* [Page extract]
This essay is an attempt to answer one question: what would it actually take to shape AI's future toward the good outcome? BlueDot Impact's AGI Strategy cohort assigned nine readings to that question. Taken together, they are not a debate so much as a set of partial answers to the same problem. I'll work through six constraints, in order.

§01The prize

Start with what makes the question worth asking. 'Machines of Loving Grace' is the most expansive, carefully-argued optimistic vision any frontier lab author has published. Its central claim is if alignment is solved, powerful AI compresses decades of progress in biology, mental health, economic development, and geopolitics into a much shorter window. Not 'AI will be useful' — that's already true — but something structurally different: a 'country of geniuses in a datacenter,' running, in his projection, at ten to a hundred times human speed, taking on the problems that have resisted human intelligence for generations.

The framework Amodei uses to make this claim is a useful analytical tool. He calls it marginal returns to intelligence: for any task, ask how much faster it would go with vastly more intelligence, holding everything else constant. The answer varies wildly by domain. Writing code is highly intelligence-bottlenecked since almost all the constraints are cognitive, and better reasoning produces better code almost directly. Drug discovery is intelligence-bottlenecked in its early stages (hypothesis generation, target identification, experimental design) but time-bottlenecked in its later stages, where Phase I, II, and III trials run on human biology that cannot exactly be parallelised beyond the population that is willing to participate. Building democratic institutions is barely intelligence-bottlenecked at all. We know quite well what good institutions look like, so the bottleneck is political will, historical contingency, and coordination problems that accumulate over decades.

* [Work item]
Copy out the essay's passage starting at "Start with what" and ending after "intelligence for generations.", swapping "geopolitics" for "governance". Work only from the essay, without outside sources.

Stored data entries:
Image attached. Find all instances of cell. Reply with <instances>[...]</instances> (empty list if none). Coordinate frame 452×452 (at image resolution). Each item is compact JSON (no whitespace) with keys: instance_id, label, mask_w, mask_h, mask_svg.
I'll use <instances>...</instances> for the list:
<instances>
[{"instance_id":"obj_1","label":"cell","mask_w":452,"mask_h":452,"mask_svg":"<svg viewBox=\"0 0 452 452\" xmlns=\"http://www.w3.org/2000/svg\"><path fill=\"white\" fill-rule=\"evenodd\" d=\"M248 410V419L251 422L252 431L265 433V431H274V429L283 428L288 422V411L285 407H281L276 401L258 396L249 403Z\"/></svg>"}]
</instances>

* [Your solution]
Start with what makes the question worth asking. 'Machines of Loving Grace' is the most expansive, carefully-argued optimistic vision any frontier lab author has published. Its central claim is if alignment is solved, powerful AI compresses decades of progress in biology, mental health, economic development, and governance into a much shorter window. Not 'AI will be useful' — that's already true — but something structurally different: a 'country of geniuses in a datacenter,' running, in his projection, at ten to a hundred times human speed, taking on the problems that have resisted human intelligence for generations.